Waterproof oyunundaki Rona karakterini canlandırırken sahnede şiir gibi küfür ettiğin yorumları yapılmış. Sence bir küfrü şiir gibi algılatmak da sanatın bir parçası diyebilir miyiz?
Öyle mi demişler? Ne güzel benzetmeymiş öyle. Elbette parçasıdır, neden olmasın? Başka açılardan değerlendirme gücünü, empati yeteneğini, herkesi ve her hali anlama duyarlılığını bize sanat kazandırır, insaniliği o hatırlatır. Kalbimizin olduğunu ve onun bir “işe” yaradığını bize öğreten de dünya üzerindeki sanatçılar yani yaratıcılardır.
Sosyal medya hesaplarına ulaşamadım. Bir süreliğine sosyal medya detoksu mu bu yoksa tamamen bir veda mı?
Arada sırada sosyal medya diyeti yapıyorum, iyi geliyor veya telefon diyeti. Çünkü ciddi zaman çalan uygulamalarla dolu telefon, bir anda herkesin hayatına o kadar hakim olmak ve nerede olduklarını bilir durumda kalmak beni rahatsız edebiliyor.

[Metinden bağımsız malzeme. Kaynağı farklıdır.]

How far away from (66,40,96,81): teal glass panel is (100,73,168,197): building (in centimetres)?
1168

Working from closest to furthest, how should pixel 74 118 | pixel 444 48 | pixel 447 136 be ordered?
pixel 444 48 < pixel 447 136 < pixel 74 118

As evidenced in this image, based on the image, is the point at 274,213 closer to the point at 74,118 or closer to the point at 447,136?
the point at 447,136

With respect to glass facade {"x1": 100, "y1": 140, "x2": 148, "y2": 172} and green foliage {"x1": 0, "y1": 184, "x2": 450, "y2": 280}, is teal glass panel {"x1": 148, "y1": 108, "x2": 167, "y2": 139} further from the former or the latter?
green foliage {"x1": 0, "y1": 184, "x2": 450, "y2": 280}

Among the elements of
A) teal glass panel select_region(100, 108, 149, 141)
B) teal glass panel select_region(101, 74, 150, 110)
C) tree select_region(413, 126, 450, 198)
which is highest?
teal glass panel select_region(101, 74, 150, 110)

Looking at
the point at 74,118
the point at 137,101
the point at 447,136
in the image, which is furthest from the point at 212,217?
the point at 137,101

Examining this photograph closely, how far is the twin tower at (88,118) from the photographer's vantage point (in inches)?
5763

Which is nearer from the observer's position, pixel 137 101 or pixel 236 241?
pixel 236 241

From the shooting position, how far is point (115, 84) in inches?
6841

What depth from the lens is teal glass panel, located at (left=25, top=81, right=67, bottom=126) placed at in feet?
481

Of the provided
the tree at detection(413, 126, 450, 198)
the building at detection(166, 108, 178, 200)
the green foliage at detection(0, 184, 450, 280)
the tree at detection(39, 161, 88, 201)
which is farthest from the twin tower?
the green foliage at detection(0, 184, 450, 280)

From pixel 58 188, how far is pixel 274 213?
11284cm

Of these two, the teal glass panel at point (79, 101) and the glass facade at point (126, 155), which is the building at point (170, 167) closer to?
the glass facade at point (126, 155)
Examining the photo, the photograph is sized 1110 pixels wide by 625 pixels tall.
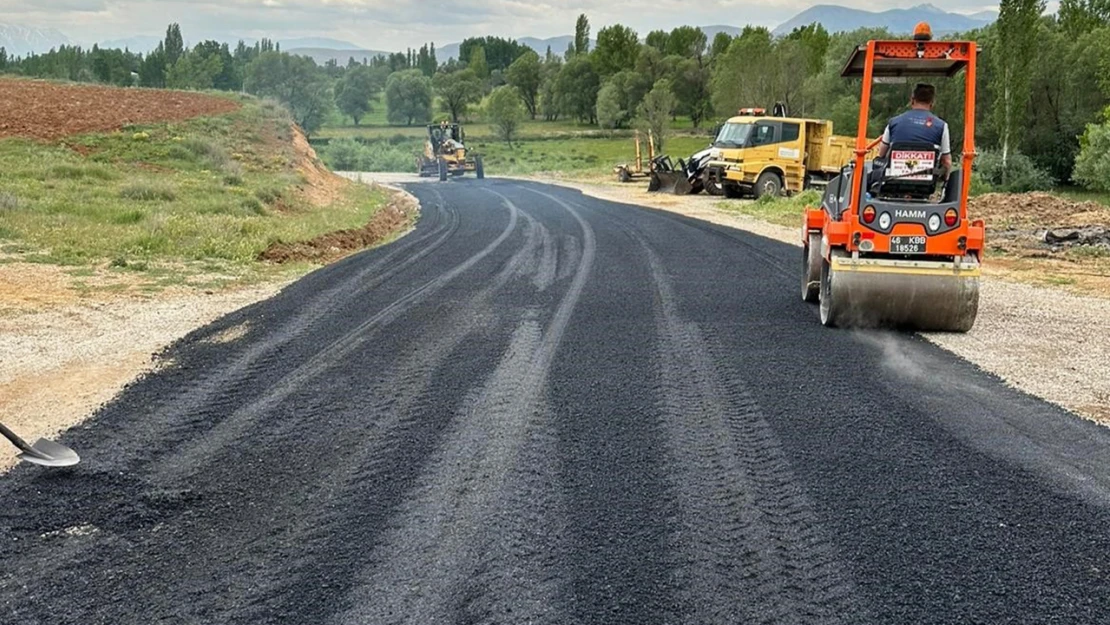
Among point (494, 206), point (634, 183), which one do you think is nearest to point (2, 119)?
point (494, 206)

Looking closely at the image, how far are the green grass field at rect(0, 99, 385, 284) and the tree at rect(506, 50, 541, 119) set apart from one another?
86.4 m

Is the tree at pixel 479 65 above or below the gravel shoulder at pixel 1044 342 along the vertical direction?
above

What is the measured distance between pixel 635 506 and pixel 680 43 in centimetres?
11597

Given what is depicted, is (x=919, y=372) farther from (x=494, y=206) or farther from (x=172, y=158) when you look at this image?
(x=172, y=158)

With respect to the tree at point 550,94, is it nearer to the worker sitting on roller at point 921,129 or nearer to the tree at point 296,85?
the tree at point 296,85

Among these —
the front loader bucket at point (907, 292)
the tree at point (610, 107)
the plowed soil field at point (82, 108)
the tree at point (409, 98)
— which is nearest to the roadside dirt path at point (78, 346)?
the front loader bucket at point (907, 292)

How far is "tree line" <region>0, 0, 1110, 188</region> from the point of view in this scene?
36.0 meters

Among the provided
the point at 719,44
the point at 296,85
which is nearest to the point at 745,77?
the point at 719,44

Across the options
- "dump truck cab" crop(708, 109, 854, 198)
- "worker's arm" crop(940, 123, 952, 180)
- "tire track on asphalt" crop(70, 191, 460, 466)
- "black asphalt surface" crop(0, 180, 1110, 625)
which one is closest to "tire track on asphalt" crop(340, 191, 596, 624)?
"black asphalt surface" crop(0, 180, 1110, 625)

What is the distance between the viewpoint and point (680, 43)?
114 metres

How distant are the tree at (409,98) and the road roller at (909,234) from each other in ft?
323

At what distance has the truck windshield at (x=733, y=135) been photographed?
88.2ft

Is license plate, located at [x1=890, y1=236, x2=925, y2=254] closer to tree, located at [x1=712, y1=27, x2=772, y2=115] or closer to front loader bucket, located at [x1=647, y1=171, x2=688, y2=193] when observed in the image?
front loader bucket, located at [x1=647, y1=171, x2=688, y2=193]

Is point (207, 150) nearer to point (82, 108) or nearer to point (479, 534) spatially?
point (82, 108)
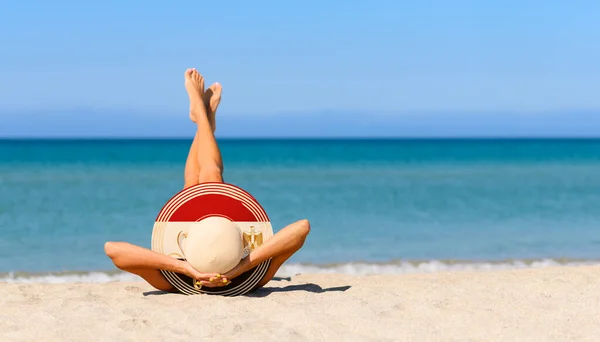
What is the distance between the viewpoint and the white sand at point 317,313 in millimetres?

Bir dengesini buldum, gidip gidip gelmek.
Tüm dünyanın dijital dünyaya taşınması ve buradan icra edilmesi konusunda ne düşünüyorsun?
Yaşadığımız zamanın gerekliliklerine adapte olmakta sorun görmüyorum, her dönemin farklı bir dili vardı. Bir zamanlar güvercinler boyunlarında not iletirlerdi, telgraf vardı. Daktilo vardı, şu vardı bu vardı. Zaman değiştikçe yeni keşifler oluştu o zaman aralıkları için ve bence bu gayet doğal. İçinde bulunduğumuz süreç de bunu gerektiriyor, bununla savaşmıyorum. Sadece kendi dünyama dönmek istediğimde demin söylediğim gibi kısa aralar veriyorum. Nostaljiden de hoşlanan biri olduğum için ama yeni çağada boş değilim, yaka silkmiyorum, merak ediyorum, etmeye de devam edeceğim.
Yakın zamanda yapmak istediğin, hazırlık aşamasında olduğun neler var?
Bir belgesel var çekeceğim ve kitabımın senaryolaşması üzerine çalışıyorum. Ayrıca başka işlerimle alakalı yazmaya zaten hiç ara vermeden devam ediyorum.